▶ Zitierter Text:
##########

# Förderband Strategien



## Slavan (27 Oktober 2011)

Hallo, liebe Forumteilnehmer.

Ich habe ein Förderband mit 6 verschiedenen Stationen. Die Teile sind fest auf den Werkstückträger montiert. Jede Station macht eigene Aufgaben: Pressen, Markieren, Code auslesen und so weiter.Stationen sind wie üblich von einander mit Stopper getrennt. So weit so gut. Ablauf an sich ist nicht schwer, jetzt aber fängt das an. Falls an einer Station einen Fehler passierte und Bediener eingreift, dann werden die WT ev. auf die fast beliebige Position gestellt. Wie stelle ich einen definierter Zustand her?? Förderstrecke ist mit einem Tunnel verdeckt und man kann nicht überall eigreifen. Das bedeutet: Bediener kann wie gesagt über die Stationen einen WT durchschleppen. Auf der Station darf nur einen WT sein, passen tuen aber mehrere dorthin.
Die vorherige station lässt den WT nur dann weiter, wenn nächste Station frei ist, wenn aber Palette weg ist, dann kommt sie nie an.


Irgendwelche Ideen, meine Herrschaften??


----------



## Larry Laffer (27 Oktober 2011)

Hallo,
mein Vorschlag wäre hier :
Deine WT's haben einen RFID-Chip dran (z.B. von Balluff) und jede Station hat einen RFID-Leser. Nun kannst du die WT's identifizieren und den WT's zugehörig die Bearbeitungszustände, die bereit erfolgt sind, abspeichern.
Ich mache das in der SPS, andere auf dem RFID-Chip - das ist eher Geschmackssache.

Meiner Ansicht nach gibt es da sonst keinen sinnvollen Vorgehensweg ...

Gruß
Larry


----------



## Slavan (27 Oktober 2011)

Danke zuerst für dir schnelle Einsatz.

RFID ist gut. Die Kosten steigen aber in unendliche. Es gibt 60 Paletten und die Position kann man auch nicht auf den Cm genau bestimmen. Die Förderstrecke ist ein "kurzes" 8m Umlaufband.

##########

▶ Gegebene Zeilen:

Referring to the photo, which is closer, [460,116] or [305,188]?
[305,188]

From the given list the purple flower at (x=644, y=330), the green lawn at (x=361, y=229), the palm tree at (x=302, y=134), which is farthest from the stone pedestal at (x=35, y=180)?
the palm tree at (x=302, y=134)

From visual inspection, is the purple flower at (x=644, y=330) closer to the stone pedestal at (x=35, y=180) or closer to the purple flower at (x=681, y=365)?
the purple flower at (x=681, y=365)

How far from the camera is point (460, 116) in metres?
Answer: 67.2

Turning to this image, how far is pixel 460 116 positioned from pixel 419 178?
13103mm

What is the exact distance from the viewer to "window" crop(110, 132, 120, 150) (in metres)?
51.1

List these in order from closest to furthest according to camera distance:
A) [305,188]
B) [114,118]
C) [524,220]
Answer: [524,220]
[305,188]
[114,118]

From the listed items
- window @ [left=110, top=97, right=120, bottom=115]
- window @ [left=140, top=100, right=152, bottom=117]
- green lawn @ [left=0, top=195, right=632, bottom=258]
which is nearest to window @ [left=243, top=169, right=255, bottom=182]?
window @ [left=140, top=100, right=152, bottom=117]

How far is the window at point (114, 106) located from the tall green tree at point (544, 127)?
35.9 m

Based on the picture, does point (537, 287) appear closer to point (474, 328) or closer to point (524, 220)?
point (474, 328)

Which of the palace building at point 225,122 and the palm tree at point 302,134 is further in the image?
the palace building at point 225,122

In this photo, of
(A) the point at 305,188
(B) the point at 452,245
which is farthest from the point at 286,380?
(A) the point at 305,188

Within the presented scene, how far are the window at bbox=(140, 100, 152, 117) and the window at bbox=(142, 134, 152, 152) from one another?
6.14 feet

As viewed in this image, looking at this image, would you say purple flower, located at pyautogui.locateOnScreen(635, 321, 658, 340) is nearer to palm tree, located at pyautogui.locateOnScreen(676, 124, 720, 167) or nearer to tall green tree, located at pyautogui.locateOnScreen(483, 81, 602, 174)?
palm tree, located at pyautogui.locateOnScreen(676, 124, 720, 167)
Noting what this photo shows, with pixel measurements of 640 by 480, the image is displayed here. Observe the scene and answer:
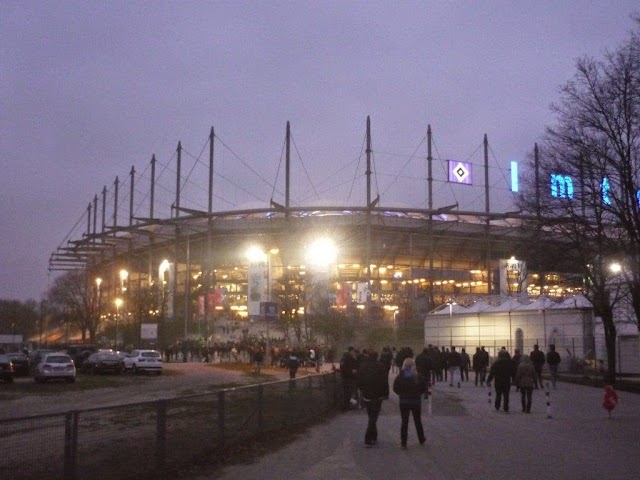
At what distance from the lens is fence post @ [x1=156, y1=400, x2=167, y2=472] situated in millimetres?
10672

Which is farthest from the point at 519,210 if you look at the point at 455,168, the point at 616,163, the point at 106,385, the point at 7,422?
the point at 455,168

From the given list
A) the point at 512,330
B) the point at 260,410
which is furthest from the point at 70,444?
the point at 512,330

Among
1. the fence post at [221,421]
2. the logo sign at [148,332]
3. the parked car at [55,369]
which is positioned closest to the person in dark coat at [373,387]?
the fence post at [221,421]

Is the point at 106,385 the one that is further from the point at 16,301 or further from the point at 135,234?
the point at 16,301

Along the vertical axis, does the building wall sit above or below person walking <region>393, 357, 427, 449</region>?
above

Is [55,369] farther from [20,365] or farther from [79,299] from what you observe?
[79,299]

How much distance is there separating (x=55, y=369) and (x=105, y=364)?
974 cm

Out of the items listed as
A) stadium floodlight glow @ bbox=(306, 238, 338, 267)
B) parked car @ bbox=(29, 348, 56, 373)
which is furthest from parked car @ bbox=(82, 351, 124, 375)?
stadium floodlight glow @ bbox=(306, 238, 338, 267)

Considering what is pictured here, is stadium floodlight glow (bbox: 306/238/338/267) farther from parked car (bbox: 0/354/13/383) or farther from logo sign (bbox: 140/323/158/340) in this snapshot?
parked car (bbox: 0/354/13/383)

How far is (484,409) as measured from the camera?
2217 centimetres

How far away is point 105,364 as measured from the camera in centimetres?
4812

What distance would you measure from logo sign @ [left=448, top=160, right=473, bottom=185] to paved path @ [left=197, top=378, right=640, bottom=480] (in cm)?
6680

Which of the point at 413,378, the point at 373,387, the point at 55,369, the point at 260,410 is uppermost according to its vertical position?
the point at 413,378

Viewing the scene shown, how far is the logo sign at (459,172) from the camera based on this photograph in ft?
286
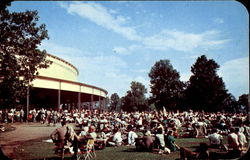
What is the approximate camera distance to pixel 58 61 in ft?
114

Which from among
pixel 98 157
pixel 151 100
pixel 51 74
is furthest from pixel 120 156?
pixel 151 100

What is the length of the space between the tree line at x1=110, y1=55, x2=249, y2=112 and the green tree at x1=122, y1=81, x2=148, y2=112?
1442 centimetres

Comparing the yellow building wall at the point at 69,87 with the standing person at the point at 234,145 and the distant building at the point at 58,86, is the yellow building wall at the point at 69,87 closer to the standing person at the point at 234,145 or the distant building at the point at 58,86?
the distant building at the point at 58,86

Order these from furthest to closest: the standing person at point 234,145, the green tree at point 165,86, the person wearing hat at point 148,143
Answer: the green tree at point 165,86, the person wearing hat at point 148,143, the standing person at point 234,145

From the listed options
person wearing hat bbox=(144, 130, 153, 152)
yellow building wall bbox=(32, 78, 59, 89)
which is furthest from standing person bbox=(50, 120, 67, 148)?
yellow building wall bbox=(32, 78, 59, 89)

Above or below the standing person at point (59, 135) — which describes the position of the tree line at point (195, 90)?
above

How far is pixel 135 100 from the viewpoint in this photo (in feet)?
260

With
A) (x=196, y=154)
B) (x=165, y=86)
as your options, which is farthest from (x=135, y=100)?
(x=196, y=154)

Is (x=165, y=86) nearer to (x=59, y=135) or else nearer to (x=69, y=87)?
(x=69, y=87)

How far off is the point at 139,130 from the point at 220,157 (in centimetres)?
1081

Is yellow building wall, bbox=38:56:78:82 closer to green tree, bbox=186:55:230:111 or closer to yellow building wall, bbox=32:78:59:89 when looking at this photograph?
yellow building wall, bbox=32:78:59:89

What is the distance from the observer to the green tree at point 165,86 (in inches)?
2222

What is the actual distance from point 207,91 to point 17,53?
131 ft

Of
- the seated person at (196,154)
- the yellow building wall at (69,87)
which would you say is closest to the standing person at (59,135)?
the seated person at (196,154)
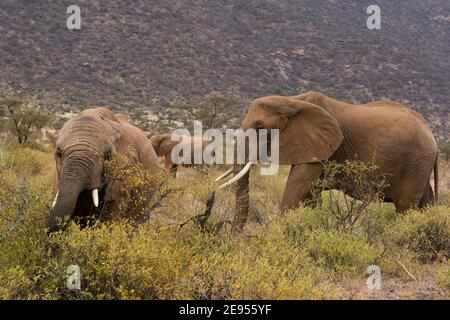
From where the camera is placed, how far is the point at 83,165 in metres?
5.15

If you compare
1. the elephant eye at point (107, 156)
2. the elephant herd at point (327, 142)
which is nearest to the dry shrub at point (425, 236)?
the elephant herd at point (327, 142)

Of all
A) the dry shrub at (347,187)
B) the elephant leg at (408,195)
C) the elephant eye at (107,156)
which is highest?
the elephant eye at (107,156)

##########

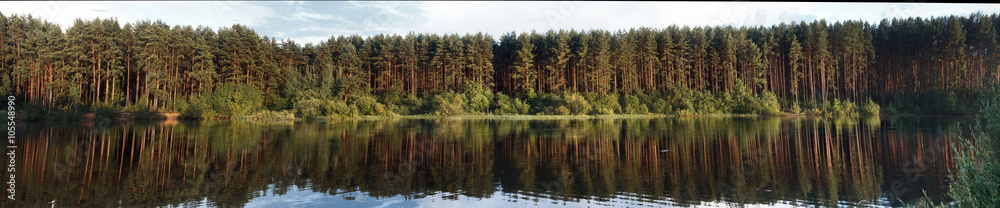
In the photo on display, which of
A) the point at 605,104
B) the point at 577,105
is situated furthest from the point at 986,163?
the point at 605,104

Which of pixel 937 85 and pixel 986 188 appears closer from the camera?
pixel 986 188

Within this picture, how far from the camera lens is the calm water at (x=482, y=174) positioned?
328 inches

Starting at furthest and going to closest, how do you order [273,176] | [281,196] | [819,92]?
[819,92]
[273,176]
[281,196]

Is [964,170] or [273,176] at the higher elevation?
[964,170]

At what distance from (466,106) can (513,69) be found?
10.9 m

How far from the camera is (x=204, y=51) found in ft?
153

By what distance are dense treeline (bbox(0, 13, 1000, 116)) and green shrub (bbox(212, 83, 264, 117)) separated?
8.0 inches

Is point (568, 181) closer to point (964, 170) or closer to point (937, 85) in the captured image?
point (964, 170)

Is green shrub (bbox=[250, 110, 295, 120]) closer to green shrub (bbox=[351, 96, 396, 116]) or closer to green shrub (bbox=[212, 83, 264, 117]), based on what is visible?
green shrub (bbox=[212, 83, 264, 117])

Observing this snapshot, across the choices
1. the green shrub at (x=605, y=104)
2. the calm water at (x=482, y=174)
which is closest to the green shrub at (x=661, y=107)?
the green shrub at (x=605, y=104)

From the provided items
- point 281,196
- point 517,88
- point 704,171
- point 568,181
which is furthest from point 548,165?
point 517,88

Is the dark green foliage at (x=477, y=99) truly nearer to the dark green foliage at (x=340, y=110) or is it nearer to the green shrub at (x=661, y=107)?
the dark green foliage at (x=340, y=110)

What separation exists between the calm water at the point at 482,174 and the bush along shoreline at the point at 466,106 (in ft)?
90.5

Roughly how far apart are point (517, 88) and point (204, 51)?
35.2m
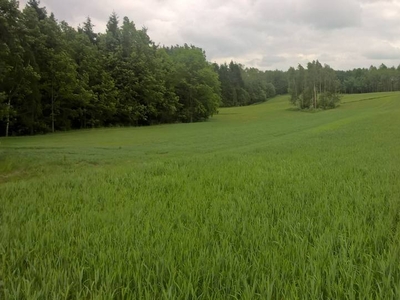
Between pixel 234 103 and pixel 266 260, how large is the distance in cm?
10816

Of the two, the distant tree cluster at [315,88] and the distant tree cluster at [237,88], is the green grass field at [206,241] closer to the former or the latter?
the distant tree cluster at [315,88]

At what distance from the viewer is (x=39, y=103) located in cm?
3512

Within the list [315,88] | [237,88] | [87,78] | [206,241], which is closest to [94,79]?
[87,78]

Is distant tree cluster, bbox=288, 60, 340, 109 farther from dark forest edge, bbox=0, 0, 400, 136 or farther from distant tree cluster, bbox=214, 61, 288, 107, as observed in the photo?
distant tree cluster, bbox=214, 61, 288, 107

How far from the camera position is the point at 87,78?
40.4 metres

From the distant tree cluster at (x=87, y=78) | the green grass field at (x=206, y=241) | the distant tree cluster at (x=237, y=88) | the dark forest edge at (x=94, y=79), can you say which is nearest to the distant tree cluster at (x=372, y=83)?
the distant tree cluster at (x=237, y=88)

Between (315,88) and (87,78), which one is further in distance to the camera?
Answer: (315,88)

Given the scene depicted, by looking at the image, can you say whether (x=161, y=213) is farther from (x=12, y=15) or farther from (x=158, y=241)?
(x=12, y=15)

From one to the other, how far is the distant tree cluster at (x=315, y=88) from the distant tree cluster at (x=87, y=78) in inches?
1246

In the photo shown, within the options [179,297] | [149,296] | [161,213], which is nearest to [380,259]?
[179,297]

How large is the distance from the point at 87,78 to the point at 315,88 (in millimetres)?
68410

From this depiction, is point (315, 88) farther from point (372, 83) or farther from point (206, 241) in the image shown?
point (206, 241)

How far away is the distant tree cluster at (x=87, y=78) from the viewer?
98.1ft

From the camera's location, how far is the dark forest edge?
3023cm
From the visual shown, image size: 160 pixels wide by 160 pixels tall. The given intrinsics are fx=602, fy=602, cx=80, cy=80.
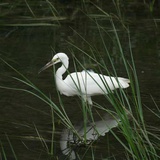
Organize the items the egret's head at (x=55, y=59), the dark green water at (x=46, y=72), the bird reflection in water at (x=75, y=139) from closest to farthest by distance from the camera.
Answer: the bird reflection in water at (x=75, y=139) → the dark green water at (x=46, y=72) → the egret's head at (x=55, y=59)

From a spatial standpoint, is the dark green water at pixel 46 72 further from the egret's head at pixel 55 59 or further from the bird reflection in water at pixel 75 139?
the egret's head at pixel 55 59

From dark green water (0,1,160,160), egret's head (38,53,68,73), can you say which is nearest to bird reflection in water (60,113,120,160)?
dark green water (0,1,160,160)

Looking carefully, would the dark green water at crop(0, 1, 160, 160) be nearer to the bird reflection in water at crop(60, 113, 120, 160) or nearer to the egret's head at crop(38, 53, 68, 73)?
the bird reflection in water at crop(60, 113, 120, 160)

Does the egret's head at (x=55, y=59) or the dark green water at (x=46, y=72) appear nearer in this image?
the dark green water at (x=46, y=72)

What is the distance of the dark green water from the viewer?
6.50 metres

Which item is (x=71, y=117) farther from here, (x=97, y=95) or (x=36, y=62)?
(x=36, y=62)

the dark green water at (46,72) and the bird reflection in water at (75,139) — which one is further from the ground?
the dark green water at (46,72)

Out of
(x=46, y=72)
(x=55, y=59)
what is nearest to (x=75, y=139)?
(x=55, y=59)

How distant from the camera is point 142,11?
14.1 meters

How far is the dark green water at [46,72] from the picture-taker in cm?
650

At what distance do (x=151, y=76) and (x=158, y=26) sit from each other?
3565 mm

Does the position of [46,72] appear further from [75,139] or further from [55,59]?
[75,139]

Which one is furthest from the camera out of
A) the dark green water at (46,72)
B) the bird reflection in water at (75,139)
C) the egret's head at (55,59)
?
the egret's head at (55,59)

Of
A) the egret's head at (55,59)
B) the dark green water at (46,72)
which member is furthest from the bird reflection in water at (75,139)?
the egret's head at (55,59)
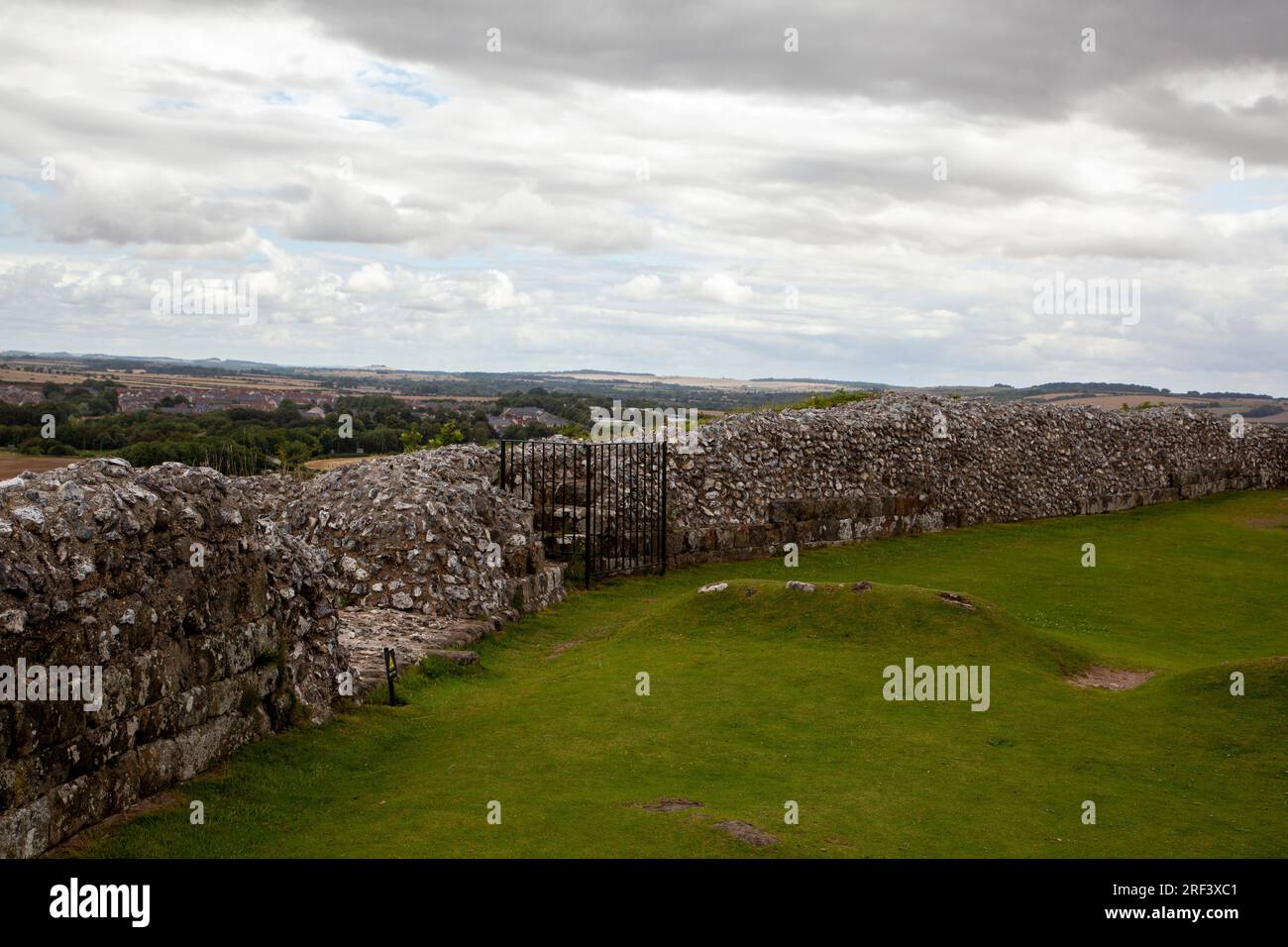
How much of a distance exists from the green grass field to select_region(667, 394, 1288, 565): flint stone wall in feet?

##########

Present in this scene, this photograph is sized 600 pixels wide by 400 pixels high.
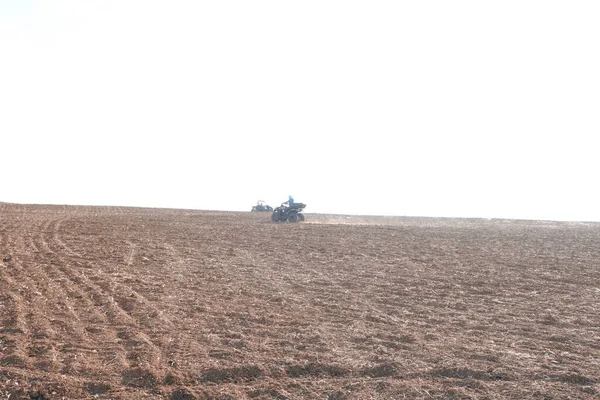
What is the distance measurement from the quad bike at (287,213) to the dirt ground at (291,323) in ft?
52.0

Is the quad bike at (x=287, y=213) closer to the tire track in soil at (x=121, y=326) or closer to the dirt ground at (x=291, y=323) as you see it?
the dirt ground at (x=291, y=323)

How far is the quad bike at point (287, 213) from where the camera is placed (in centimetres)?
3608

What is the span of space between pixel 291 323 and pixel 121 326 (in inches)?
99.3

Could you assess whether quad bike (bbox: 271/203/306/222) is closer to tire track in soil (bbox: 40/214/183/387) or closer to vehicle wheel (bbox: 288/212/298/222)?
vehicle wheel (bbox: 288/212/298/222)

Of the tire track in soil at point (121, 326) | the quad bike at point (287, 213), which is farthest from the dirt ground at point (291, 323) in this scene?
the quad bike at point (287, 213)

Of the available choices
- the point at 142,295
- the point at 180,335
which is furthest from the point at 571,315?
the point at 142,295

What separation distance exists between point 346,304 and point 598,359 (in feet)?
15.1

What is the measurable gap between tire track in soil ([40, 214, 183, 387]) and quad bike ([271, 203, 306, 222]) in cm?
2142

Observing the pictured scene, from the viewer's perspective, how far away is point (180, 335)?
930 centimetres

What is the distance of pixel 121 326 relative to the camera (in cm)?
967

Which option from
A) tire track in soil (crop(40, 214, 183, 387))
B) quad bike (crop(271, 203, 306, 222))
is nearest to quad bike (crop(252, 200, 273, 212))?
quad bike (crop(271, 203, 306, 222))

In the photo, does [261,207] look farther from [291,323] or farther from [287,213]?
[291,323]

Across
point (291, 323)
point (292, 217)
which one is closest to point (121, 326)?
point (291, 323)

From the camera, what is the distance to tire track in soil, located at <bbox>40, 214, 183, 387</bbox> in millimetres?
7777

##########

▶ Aufgabe A: Wie viele Paletten gibt es laut dem Forumstext über Förderbänder?
▶ Aufgabe B: Schreib den Forumstext über Förderbänder zwischen "## Larry Laffer" und "sinnvollen Vorgehensweg ...", beides eingeschlossen, noch einmal ab und tausche dabei "SPS" gegen "Steuerung".
▶ Aufgabe C: Nimm den Forumstext über Förderbänder nach seinem letzten Satz wieder auf und schreib ihn weiter.
Die Zeilen haben damit nichts zu tun.

▶ Endgültige Antwort A: Es gibt 60 Paletten.

▶ Endgültige Antwort B:
## Larry Laffer (27 Oktober 2011)

Hallo,
mein Vorschlag wäre hier :
Deine WT's haben einen RFID-Chip dran (z.B. von Balluff) und jede Station hat einen RFID-Leser. Nun kannst du die WT's identifizieren und den WT's zugehörig die Bearbeitungszustände, die bereit erfolgt sind, abspeichern.
Ich mache das in der Steuerung, andere auf dem RFID-Chip - das ist eher Geschmackssache.

Meiner Ansicht nach gibt es da sonst keinen sinnvollen Vorgehensweg ...

▶ Endgültige Antwort C:
Es geht mehr darum, dass die Ablaufkette wartet auf bestimmten Sensor, der nie kommt, weil Bediener die Palette, z.B. bei einem Fehler, befreit hat und weiter geschoben, ev. über dem Sensor. Schlimmes daran, es gibt nur ein Antriebsmotor, das bedeutet: alle andere Paletten fahren weiter.


----------



## Larry Laffer (27 Oktober 2011)

Also nochmal :


Larry Laffer schrieb:


> *Meiner Ansicht nach gibt es da sonst keinen sinnvollen Vorgehensweg ...*


 


Slavan schrieb:


> RFID ist gut. Die Kosten steigen aber in unendliche..


Wer schön sein will muß leiden ... 



Slavan schrieb:


> ... und die Position kann man auch nicht auf den Cm genau bestimmen..


dafür wären dann ja auch die Stopper da ...


Slavan schrieb:


> Die Förderstrecke ist ein "kurzes" 8m Umlaufband.


die Länge des Bandes ist nicht relevant ...



Slavan schrieb:


> Es geht mehr darum, dass die Ablaufkette wartet auf bestimmten Sensor, der nie kommt, weil Bediener die Palette, z.B. bei einem Fehler, befreit hat und weiter geschoben, ev. über dem Sensor. Schlimmes daran, es gibt nur ein Antriebsmotor, das bedeutet: alle andere Paletten fahren weiter.


... deswegen hatte ich dir ja RFID vorgeschlagen. Du bist dann so in der Lage, *zu wissen*, mit welchem WT oder Palette du es zu tun hast. Es spielt keine Rolle mehr, ob darin herum-gefummelt wird.

Es ist aber egal - du mußt es ja nicht so machen, wie von mir vorgeschlagen. Versuch es ruhig erst anders - allerdings ... warum fragst du dann ?

Gruß
Larry


----------



## SchneiderCC (27 Oktober 2011)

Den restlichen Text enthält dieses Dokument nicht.